Morrison’s primary prescription was to go for growth by engaging in more “bridge-building” activities into the community.

Morrison as the young evangelist commends the work of influential American Christian Jim Petersen, in particular his book Evangelism For Our Generation, which documented “a style of evangelism which is receiving an increasing amount of attention around the world today”.

(Petersen has had decades working with those he calls “the unchurched”, passing on the secrets of how to develop relationships with “the unreached”, model the Christian message and “present the Bible’s claims in a non-threatening manner”.)

Petersen’s approach included “church planting”, which was already being done in Sydney’s western suburbs and in the suburbs surrounding Brisbane by assembly “church planting” workers.

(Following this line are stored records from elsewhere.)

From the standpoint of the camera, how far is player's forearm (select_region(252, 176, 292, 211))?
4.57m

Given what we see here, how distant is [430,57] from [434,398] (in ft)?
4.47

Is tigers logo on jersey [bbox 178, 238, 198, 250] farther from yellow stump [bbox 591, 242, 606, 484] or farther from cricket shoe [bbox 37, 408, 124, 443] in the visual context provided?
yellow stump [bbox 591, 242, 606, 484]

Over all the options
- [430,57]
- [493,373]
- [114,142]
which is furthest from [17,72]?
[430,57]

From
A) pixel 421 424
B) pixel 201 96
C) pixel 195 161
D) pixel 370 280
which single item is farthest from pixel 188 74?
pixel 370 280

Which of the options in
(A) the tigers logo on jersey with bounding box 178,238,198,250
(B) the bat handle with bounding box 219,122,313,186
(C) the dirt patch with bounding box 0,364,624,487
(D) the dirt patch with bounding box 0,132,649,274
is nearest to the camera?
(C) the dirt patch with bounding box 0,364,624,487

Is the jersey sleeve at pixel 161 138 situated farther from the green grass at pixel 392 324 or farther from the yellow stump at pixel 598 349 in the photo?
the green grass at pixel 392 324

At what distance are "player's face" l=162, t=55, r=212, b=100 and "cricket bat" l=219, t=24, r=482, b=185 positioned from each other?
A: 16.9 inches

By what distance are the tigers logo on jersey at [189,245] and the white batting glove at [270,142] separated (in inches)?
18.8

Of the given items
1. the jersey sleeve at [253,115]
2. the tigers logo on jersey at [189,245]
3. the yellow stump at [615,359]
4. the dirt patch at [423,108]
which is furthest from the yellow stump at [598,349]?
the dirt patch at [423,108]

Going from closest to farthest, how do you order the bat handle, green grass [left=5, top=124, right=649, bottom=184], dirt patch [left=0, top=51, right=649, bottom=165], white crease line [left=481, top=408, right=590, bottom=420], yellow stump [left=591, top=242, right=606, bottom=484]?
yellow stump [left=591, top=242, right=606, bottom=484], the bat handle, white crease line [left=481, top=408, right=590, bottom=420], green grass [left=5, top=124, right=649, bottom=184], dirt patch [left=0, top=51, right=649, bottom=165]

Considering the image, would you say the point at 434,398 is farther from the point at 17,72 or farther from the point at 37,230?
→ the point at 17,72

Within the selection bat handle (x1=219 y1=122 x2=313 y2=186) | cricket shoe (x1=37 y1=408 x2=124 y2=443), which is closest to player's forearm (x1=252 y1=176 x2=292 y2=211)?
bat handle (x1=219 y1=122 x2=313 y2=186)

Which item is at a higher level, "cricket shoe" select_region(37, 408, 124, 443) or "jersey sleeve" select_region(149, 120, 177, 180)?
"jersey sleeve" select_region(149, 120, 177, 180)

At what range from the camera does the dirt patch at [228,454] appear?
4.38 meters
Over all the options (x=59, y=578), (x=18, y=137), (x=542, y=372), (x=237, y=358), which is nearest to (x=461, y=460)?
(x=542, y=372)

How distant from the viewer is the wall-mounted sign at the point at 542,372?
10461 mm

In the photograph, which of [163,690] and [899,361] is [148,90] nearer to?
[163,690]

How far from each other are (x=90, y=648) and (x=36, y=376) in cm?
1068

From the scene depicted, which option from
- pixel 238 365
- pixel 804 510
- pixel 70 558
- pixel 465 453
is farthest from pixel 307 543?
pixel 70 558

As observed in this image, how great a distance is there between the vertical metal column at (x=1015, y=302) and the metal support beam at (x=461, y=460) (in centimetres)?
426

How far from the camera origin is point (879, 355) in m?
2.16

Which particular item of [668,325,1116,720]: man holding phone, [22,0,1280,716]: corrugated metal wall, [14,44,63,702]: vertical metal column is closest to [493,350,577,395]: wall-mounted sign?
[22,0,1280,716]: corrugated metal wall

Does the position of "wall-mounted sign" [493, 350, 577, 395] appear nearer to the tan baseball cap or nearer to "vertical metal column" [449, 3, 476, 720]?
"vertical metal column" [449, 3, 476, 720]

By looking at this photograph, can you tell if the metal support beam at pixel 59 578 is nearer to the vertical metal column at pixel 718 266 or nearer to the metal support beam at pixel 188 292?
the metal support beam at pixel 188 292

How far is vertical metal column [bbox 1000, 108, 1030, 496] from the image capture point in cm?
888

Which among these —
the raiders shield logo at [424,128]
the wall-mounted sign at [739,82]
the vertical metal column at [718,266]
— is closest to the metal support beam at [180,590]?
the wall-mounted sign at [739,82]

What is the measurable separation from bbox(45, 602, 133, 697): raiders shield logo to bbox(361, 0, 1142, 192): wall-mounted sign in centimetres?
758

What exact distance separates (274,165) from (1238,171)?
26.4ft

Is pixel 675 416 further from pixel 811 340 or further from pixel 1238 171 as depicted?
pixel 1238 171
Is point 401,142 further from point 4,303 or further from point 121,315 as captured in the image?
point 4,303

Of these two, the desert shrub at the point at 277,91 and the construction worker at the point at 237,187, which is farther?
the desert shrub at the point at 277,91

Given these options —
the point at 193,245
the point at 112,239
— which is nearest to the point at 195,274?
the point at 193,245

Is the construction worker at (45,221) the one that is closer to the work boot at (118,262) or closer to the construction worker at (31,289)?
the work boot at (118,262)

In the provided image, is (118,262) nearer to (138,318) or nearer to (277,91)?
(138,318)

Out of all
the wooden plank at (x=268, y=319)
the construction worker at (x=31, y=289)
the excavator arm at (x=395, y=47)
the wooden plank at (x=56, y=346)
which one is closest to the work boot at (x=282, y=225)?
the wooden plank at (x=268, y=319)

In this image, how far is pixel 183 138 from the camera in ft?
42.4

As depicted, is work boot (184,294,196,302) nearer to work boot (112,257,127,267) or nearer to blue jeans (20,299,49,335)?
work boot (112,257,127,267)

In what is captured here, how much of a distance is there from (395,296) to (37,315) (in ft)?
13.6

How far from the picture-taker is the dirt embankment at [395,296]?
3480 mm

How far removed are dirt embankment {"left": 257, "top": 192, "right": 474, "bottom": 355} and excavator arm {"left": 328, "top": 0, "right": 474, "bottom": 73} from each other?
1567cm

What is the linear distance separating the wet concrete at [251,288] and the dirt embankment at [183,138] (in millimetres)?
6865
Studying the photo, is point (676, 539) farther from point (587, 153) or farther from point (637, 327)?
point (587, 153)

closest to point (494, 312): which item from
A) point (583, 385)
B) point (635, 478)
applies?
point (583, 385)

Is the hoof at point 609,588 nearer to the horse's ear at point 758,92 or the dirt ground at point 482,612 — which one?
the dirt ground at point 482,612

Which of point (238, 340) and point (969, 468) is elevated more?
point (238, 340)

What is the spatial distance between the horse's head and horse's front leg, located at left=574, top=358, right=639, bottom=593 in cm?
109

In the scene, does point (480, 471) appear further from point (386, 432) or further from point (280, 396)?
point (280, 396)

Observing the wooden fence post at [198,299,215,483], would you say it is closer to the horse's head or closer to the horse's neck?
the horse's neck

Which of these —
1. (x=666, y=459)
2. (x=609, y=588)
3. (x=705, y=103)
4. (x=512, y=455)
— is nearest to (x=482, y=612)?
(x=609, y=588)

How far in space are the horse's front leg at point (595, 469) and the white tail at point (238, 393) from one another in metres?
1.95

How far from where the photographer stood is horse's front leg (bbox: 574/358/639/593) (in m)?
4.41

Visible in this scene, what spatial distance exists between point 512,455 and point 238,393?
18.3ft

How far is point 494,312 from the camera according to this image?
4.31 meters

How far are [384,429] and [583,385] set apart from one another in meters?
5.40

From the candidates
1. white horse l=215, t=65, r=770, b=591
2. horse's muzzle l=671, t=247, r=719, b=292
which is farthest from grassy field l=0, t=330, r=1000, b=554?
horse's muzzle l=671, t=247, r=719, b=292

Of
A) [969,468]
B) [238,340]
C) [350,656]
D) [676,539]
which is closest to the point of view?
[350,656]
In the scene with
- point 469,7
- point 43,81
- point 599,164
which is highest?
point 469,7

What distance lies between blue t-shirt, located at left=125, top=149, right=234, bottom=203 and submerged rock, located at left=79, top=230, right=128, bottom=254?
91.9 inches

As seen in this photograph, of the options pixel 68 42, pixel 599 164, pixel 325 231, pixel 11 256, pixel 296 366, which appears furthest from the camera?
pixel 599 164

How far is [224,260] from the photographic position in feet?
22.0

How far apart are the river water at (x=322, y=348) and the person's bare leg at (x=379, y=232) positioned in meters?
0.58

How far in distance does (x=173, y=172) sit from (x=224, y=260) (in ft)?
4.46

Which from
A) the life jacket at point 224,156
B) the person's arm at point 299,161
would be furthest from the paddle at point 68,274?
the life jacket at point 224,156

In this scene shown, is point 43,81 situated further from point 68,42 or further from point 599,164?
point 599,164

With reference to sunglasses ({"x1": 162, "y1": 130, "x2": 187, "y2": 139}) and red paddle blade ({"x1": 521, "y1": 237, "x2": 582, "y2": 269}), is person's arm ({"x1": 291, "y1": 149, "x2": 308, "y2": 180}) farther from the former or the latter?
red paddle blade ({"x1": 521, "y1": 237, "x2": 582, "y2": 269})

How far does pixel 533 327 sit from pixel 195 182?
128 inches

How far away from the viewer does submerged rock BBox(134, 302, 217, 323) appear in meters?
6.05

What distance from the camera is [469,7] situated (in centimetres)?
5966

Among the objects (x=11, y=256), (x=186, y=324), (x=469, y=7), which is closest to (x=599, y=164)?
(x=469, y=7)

Critically, though, it also involved church members taking up an active role in the community in activities such as “P&C associations, neighbourhood watch, sporting clubs, local interest groups and other such community-based organisations and activities”.

“The idea of this approach is to restore the interpersonal component to evangelism. It has been described as ‘bringing the church to the people’ whereas past approaches have involved bringing people to the church. It attempts to personalise what has often been seen by the community as an abstract or irrelevant institution,” Morrison concluded.

This would lead to “church growth, particularly through conversion”.

In Morrison’s thesis are the seeds of the politician to come. Science, in the form of demographic data, is used to build a strategy to build support. Politics? Religion? Heck, what’s the difference when it comes to getting the numbers.

But the crucial insight is perhaps to do with a Morrison characteristic on show in his recent address to the Australian Christian Churches National Conference: his belief in meshing church and community. Indeed, more than 30 years on, the conservative Christian Brethren remained an exemplar for Morrison as PM. This is what he told his Pentecostal audience:

“At every church people say to me, ‘what church do you go to?’, I say ‘Horizon Church, used to be known as Shirelive Church’. You know other churches, there are Baptist churches, there are Brethren churches, I’ve always been at a community church. That’s where I want to be, and a church that believes in community and creates community. And the essence of community is each individual understanding that they’re valued, that they’re unique. That they can respect one another. That they can contribute to one another.”

And as Jenny Morrison received the PM’s acknowledgement at the conference for her support role, so it was in 1989. Jenny Warren, Morrison’s soon-to-be wife, is acknowledged for giving her “total support throughout the project” assisting primarily “in the undertaking of surveys”.

And to show how little changes in Morrison’s world of faith and family, he also acknowledged the help of his mother Marion and father John — Marion for typing his thesis and John for providing the computer and software.

Inq was also curious to know what Morrison’s supervisor Professor Ian Burnley made of a bachelor of science honours thesis that ended up with the character of a marketing strategy for a conservative Christian group. Burnley, who has a long list of publications on migration patterns in Australia, has retired. We left messages with his last known academic address at the UNSW’s City Futures Research Centre but we’ve had no response.

What’s clear, however, is Morrison ultimately took his own advice, moving from the Brethren church to the Baptist church and finally landing with the Pentecostal church, run by people very aware of the imperative to “bring the church to the people”.